Perhaps my most conscious fault currently is my conception of race. How i see it mediating all my interactions and flowing into the very fabric of our society. I am not at all saying that it doesnt and it isnt, however being consciously aware of that 24/7 is a bit exhausting. This can lead to me looking at innocent interactions with jaded eyes. This can and has lead to an inability to perceive the difference between how I am desired, if for who I am as a human or due to what I represent to suffice the black fetish that is subconsciously implanted within so many of us.
The older I get, I am now able to see in real time the transformation of desire and the peeling back of what it truly was underneath. I see the very individuals that used to drool over black men with an unabashed desire, now move onto their partners of their respective ethnicities, getting serious and settling down. These individuals that could not keep their hands off of black men, “maturing” and settling into their lives.
It served as a perfect illustration that to most of the world, the black body is a trend. It is something to lust after when you are young. The young black individual is the embodiment of what is youthful, cool and trendy.

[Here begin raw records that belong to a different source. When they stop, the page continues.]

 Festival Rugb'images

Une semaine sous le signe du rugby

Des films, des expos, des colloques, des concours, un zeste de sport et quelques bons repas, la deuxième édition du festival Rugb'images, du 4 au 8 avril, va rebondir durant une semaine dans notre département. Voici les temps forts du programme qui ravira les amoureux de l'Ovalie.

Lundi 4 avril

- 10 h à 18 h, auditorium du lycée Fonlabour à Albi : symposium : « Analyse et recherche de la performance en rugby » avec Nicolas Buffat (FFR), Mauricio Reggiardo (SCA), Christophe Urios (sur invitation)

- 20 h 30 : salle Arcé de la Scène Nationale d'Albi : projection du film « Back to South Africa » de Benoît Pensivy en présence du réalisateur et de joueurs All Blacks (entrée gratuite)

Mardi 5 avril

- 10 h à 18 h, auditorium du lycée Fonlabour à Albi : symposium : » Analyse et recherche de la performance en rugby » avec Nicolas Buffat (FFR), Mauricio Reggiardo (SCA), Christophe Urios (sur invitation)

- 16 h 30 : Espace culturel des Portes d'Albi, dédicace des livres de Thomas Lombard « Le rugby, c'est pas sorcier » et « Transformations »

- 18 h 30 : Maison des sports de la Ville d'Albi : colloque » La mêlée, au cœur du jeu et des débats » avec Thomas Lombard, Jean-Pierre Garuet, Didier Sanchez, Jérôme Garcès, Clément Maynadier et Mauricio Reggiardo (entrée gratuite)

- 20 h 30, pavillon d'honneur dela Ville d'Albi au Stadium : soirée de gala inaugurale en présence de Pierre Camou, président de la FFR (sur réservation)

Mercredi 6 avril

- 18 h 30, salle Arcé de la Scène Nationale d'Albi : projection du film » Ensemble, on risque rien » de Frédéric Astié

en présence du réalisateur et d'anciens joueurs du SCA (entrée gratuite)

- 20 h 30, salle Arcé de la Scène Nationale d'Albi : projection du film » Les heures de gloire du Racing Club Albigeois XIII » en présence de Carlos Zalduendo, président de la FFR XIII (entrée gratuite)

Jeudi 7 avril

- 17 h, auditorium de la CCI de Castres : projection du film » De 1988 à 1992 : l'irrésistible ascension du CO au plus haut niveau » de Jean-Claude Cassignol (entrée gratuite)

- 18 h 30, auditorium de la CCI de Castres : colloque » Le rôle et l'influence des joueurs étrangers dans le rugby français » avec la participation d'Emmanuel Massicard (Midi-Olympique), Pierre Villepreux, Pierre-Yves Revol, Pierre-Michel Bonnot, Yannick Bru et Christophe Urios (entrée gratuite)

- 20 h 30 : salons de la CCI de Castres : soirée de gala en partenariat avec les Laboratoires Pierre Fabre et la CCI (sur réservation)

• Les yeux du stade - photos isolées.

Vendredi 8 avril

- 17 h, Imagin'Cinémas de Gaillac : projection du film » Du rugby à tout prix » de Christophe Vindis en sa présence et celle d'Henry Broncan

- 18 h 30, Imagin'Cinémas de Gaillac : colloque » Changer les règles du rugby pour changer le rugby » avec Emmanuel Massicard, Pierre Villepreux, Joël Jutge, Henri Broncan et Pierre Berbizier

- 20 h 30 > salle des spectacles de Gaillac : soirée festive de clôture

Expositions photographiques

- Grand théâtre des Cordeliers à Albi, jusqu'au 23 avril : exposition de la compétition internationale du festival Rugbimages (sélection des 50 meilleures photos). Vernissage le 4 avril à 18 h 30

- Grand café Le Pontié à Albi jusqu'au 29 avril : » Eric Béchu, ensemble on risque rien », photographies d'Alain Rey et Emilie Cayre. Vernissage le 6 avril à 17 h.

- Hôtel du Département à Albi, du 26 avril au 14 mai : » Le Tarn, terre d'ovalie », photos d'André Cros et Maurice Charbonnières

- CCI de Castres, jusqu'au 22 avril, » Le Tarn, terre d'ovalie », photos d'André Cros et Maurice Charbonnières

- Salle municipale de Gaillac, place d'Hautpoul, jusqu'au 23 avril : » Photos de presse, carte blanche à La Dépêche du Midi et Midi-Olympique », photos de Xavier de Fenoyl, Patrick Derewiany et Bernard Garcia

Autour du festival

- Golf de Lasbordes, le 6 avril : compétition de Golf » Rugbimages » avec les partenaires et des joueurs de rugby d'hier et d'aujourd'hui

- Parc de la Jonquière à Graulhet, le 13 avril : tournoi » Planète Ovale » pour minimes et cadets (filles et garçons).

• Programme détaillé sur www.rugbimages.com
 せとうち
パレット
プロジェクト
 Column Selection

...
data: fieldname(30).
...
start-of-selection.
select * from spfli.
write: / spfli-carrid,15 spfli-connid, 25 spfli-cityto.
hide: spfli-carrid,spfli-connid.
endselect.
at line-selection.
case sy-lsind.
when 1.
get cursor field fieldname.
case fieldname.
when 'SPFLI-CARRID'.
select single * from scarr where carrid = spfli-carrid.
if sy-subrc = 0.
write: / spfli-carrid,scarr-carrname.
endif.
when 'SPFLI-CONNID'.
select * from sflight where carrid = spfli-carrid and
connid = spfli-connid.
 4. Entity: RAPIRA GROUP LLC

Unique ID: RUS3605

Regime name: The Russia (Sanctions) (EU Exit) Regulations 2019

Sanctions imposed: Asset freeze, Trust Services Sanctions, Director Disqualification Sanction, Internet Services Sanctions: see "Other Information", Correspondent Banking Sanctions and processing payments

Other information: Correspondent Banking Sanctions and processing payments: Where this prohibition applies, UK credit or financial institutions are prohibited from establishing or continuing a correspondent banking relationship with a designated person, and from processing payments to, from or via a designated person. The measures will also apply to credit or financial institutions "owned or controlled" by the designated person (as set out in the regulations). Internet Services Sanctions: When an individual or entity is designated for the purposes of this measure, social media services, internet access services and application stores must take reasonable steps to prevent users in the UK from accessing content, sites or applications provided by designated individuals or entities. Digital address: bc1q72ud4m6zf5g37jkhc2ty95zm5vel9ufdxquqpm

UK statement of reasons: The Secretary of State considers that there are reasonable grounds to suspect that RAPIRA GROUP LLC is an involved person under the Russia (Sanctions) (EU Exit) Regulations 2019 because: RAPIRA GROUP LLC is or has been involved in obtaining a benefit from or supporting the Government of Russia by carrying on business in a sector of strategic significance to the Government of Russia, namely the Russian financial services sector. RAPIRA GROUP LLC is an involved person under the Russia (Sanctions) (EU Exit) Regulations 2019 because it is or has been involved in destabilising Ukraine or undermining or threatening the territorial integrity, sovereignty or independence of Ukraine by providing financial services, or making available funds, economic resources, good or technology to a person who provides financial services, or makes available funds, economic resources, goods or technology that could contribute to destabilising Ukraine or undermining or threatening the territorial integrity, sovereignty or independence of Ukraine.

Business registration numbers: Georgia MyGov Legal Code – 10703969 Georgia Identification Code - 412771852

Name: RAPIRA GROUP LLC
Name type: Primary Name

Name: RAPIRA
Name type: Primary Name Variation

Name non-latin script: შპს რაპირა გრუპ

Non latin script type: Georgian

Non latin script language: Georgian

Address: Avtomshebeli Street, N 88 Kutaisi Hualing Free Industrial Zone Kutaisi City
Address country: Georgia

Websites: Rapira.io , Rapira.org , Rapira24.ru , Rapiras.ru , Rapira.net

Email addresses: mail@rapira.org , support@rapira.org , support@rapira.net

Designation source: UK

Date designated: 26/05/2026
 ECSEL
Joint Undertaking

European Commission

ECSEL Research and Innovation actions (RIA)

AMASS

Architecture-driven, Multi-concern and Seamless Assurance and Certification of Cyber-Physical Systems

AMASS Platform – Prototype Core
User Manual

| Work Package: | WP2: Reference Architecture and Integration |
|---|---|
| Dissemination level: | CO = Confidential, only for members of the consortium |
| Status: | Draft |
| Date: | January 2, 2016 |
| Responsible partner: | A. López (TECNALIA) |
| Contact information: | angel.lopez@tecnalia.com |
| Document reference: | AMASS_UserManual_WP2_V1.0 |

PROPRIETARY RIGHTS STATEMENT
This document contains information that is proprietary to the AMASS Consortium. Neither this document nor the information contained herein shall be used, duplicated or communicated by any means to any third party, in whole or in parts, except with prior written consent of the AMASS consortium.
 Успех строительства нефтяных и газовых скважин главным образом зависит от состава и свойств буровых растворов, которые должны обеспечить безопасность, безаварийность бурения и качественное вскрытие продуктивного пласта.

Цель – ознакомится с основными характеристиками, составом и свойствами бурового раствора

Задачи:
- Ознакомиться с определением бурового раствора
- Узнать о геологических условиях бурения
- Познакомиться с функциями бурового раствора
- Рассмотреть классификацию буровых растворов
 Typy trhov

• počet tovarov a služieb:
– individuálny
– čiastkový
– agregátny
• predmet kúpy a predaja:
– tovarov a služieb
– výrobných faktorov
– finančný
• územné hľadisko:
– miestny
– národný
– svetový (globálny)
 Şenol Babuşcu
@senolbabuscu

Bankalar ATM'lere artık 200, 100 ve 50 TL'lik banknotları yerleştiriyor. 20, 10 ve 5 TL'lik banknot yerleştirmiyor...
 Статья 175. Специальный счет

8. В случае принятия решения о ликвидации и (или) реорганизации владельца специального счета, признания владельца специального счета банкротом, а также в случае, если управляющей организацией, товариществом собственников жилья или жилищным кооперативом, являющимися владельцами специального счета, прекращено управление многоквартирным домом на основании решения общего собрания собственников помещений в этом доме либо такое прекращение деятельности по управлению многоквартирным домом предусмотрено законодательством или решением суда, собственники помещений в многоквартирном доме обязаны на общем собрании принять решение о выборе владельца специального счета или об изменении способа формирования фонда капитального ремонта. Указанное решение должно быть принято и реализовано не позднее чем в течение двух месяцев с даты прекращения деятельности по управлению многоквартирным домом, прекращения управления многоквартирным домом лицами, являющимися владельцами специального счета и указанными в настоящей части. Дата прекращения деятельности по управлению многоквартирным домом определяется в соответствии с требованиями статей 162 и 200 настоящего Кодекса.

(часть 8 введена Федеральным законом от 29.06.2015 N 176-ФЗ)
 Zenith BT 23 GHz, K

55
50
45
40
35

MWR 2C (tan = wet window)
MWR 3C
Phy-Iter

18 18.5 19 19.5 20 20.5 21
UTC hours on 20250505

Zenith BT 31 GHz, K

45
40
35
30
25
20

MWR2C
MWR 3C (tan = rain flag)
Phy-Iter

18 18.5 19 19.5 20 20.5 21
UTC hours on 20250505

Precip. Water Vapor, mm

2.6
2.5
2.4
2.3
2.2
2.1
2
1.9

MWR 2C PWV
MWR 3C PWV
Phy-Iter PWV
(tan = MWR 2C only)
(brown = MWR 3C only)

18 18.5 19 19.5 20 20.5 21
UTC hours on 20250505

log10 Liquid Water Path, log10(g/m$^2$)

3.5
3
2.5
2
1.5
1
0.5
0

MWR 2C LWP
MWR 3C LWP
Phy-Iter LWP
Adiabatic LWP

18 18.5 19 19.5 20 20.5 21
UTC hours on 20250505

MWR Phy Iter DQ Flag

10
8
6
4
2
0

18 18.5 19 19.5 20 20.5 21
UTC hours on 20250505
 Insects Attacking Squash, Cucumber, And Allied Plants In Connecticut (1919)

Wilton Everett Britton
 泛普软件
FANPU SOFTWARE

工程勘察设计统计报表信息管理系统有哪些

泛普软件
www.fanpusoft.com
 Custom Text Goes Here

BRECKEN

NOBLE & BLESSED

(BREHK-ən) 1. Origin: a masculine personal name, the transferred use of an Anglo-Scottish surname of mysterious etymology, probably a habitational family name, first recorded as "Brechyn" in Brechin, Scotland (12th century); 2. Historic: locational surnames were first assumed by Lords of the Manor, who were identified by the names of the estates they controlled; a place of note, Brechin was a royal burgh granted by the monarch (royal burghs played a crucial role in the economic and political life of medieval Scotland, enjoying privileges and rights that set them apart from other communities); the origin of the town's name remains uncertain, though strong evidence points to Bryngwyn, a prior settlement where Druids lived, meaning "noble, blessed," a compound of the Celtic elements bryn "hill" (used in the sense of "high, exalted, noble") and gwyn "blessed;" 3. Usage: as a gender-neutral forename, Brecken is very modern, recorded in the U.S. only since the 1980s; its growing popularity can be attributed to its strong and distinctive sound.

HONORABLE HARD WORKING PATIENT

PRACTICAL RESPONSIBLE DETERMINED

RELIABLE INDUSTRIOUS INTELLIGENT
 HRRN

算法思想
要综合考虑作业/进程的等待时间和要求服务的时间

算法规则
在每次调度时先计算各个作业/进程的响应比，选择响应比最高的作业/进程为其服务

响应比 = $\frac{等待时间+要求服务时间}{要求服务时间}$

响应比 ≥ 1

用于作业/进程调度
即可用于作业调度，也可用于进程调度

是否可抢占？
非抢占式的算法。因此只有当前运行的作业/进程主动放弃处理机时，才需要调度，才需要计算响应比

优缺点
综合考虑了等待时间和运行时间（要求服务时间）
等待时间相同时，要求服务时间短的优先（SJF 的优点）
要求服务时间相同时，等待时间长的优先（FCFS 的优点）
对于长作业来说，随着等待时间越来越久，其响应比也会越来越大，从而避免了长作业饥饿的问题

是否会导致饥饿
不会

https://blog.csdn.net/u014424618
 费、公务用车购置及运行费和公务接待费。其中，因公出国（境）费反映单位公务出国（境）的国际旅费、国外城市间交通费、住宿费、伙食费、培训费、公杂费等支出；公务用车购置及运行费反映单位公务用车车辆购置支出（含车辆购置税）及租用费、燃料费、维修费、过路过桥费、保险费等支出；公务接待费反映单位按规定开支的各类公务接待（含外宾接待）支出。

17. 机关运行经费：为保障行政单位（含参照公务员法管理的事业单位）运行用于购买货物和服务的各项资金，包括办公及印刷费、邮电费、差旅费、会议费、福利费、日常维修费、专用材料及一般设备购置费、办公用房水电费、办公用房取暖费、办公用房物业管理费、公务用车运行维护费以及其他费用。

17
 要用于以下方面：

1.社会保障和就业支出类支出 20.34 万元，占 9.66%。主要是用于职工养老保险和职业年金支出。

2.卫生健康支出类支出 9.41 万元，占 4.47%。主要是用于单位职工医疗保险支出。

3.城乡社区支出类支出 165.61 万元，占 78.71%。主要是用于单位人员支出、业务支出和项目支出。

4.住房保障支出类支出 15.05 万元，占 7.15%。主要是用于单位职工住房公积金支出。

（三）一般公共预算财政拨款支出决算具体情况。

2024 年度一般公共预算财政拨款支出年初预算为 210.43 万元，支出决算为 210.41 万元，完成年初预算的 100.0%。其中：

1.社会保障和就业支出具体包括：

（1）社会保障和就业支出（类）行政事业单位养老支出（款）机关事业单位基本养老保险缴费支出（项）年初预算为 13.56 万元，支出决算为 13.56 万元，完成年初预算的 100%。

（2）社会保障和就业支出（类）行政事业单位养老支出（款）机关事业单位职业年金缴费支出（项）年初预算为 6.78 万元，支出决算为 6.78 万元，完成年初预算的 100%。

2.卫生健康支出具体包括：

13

You can see it in pop culture. Yet this signaling and subsequent discarding of us leaves an indelible imprint on our psyche.
From the BBL’s to the lip filler, the spray tanning and hairstyles; it has been made clear that blackness is wanted, yet only for a moment, and only so much. Once society has had their fill, they discard the once coveted thing and return to their baseline.
Personally, experiencing what it is to be fetishized,by a spectrum of ethnicities opened my eyes to how universal it is. Sitting in a car listening to an asian girl describe that “asian girls and black guys belong together” and when she commented how black women called her out for her fetishization, she vehemently denied it, when that is clearly what it was.
It is so concerning when you often cannot see that you are being fetishized until it is too late. Until an offhand comment is made. Until they make the mistake of becoming comfortable and laying their hands bare. It is a disappointing revelation yet one that I have come to expect. From relational intimacy to platonic friendships I have become jaded and race is the first thing I see, with humanity following short after.
It is a shame, being a young boy growing up in Long Beach, California. Long Beach might be one of the most diverse places a young person can grow up. From philipinos, to Samoans, caucasians, mexicans, black people, and the whole gamut across, it was made clear at a very early age that people looked different, and people were different but we were all people.
Yet the older I get the more things seem to regress. The egalitarian ideals we were graced with as children did not extend to the real world sadly. Even in academic spaces, the topic of race was either put blatantly at the fore, or tucked away in the corner. The idea that I only got into schools due to being a black boy and the subsequent full ride i earned simply a diversity case.